When a customer is ready to migrate from Gravity to an in-house Kubernetes platform, Anaconda is committed to working with them to ensure that this process proceeds smoothly. To that end, Anaconda can support the following migration workflow:

  • In a standard pre-implementation meeting, we review our Kubernetes system requirements with your cluster administrators.

  • We assist in the installation of a new instance of Workbench on a customer-supplied Kubernetes cluster—running in parallel with an existing, Gravity-based cluster.

  • We use our standard DR & Sync tooling to transfer a snapshot of the current cluster’s content to the new cluster, so that users can exercise the new environment.

  • Once the customer is satisfied that the new cluster is ready to be promoted to production, we transfer a final snapshot, including the hostname and SSL certificate, and update the DNS records to point to the new cluster.

  • Once the cutover is complete, the customer is free to retire the old cluster.

Some logistical notes:

  • We cannot provide direct assistance with the specification and provisioning of your new Kubernetes cluster. However, our documentation offers a set of templates and provisioning details for the the major Kubernetes offerings, both cloud and on-premise, that your administrators are free to build from. Our installation process leverages Helm, making it compatible with all major Kubernetes platforms.

  • We consider it essential that both clusters are running simultaneously for at least a brief validation period. For this reason, we do not support an in-place “upgrade” of a production Gravity-based cluster to an alternative Kubernetes platform.

  • It is reasonable to consider initially under-provisioning the destination Kubernetes cluster. That is, the initial allocation of worker nodes to the new cluster can be smaller, in anticipation that the nodes from the Gravity cluster will be converted to additional workers once validation is complete. In this scenario, it would be necessary only to ensure that the new cluster has enough resources to complete the validation process before the cutover.

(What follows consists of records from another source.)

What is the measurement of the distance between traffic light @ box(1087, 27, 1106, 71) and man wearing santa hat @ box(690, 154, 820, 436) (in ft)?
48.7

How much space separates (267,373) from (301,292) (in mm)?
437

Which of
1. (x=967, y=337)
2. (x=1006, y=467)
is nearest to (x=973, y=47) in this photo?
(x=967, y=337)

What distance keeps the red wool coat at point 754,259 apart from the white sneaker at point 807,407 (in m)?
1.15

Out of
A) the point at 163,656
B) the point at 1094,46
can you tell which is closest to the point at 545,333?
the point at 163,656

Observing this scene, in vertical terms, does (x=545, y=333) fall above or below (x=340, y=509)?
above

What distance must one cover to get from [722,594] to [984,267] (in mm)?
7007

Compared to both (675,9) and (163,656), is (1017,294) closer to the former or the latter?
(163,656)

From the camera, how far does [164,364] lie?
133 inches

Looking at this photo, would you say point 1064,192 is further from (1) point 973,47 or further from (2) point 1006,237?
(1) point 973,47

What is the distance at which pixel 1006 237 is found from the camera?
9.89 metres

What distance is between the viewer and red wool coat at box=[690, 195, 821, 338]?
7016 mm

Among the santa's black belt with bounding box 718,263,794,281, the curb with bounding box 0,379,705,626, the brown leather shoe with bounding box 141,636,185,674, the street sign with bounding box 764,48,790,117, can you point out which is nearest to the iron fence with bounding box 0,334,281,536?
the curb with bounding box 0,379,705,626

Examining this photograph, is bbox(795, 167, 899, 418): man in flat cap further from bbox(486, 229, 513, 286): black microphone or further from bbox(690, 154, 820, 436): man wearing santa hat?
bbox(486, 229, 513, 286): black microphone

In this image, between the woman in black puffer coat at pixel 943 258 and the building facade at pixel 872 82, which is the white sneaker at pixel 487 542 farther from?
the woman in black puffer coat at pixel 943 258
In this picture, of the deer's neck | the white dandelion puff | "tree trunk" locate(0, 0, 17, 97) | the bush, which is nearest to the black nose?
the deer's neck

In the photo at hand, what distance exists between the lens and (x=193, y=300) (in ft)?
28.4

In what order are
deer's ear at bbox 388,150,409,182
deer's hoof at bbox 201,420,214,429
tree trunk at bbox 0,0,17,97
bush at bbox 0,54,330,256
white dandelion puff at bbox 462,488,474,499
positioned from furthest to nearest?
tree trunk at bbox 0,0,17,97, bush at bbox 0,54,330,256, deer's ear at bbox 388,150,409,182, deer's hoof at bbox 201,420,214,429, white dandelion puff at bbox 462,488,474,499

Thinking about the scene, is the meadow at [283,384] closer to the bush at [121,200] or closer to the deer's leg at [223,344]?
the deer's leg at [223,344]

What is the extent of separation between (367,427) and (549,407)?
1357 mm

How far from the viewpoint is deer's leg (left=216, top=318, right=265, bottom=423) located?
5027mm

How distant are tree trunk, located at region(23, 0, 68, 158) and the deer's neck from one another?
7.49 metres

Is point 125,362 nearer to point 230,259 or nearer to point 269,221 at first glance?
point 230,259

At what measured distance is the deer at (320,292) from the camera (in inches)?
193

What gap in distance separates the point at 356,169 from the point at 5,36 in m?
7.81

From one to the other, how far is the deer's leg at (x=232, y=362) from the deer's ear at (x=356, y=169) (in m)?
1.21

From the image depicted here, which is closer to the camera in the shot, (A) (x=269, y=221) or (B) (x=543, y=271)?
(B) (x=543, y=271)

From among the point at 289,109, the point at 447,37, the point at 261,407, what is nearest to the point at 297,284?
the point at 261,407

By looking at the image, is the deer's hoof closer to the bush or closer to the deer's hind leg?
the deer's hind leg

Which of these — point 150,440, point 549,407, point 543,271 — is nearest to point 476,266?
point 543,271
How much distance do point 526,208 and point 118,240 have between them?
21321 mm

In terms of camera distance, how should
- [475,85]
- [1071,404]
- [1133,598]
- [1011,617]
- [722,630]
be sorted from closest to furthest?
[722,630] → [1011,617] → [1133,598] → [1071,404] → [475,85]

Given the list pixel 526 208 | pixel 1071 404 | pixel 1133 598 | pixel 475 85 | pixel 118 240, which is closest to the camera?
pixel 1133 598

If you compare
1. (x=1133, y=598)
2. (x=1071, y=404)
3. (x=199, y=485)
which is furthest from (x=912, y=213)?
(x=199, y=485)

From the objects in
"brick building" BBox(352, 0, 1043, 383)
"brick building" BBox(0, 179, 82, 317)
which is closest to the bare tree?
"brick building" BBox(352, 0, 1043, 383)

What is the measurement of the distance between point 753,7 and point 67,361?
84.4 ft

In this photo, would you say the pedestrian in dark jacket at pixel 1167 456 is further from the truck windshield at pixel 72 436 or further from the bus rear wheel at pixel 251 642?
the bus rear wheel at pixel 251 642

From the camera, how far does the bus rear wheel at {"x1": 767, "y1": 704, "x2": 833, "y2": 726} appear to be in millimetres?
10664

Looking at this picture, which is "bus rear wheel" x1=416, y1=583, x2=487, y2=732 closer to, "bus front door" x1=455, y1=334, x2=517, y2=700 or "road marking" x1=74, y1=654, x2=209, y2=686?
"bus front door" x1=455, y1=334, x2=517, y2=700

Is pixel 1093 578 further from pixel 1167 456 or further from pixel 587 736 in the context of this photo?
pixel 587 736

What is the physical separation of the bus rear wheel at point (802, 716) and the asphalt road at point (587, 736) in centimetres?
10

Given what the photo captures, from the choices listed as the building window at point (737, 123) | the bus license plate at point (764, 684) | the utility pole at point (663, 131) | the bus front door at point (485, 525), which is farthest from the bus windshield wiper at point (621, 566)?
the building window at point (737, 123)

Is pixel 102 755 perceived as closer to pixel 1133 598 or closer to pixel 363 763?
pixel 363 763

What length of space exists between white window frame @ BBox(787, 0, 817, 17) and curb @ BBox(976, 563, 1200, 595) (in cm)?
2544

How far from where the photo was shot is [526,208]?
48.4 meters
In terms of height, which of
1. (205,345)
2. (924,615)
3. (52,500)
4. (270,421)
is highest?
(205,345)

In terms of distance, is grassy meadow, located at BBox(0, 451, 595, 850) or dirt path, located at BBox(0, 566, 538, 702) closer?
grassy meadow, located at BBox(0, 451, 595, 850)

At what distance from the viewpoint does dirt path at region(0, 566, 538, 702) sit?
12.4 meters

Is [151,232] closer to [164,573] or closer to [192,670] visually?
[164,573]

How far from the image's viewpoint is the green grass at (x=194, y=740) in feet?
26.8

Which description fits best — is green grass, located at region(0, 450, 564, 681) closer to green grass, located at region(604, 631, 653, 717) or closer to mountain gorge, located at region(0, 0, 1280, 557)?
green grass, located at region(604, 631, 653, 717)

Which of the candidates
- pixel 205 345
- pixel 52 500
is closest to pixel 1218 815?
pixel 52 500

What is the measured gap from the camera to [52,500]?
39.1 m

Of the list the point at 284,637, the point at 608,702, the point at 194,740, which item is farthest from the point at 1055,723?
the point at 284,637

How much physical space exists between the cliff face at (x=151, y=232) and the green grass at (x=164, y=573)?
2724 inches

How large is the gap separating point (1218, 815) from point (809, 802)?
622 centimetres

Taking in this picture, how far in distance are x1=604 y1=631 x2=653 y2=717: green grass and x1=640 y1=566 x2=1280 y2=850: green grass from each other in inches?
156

  • Many Kubernetes administrators are accustomed to hosting workloads that are less resource intensive than a data science development session or machine learning model. In particular, our Docker image sizes and recommended resource profiles are likely to surprise them. We encourage you to review the BYOK8s section of our document Understanding Workbench system requirements with your Kubernetes team prior to firming up a migration plan. They should also review the BYOK8s installation requirements and work through the pre-installation checklist on that page.

Finally, let us address two concerns about cost.

  • There will be no license charge levied for a parallel installation, as long as the intent is to fully migrate workloads to the new cluster, and decommission the original, once the installation is verified.

  • When migrating from Gravity to an alternative Kubernetes cluster, particularly one with multiple tenants, you may find it necessary to allow Workbench to run on more worker nodes to support the same workload. There will be no additional per-node charges levied as a result of this migration. Upon renewal, we will cap your per-node fees.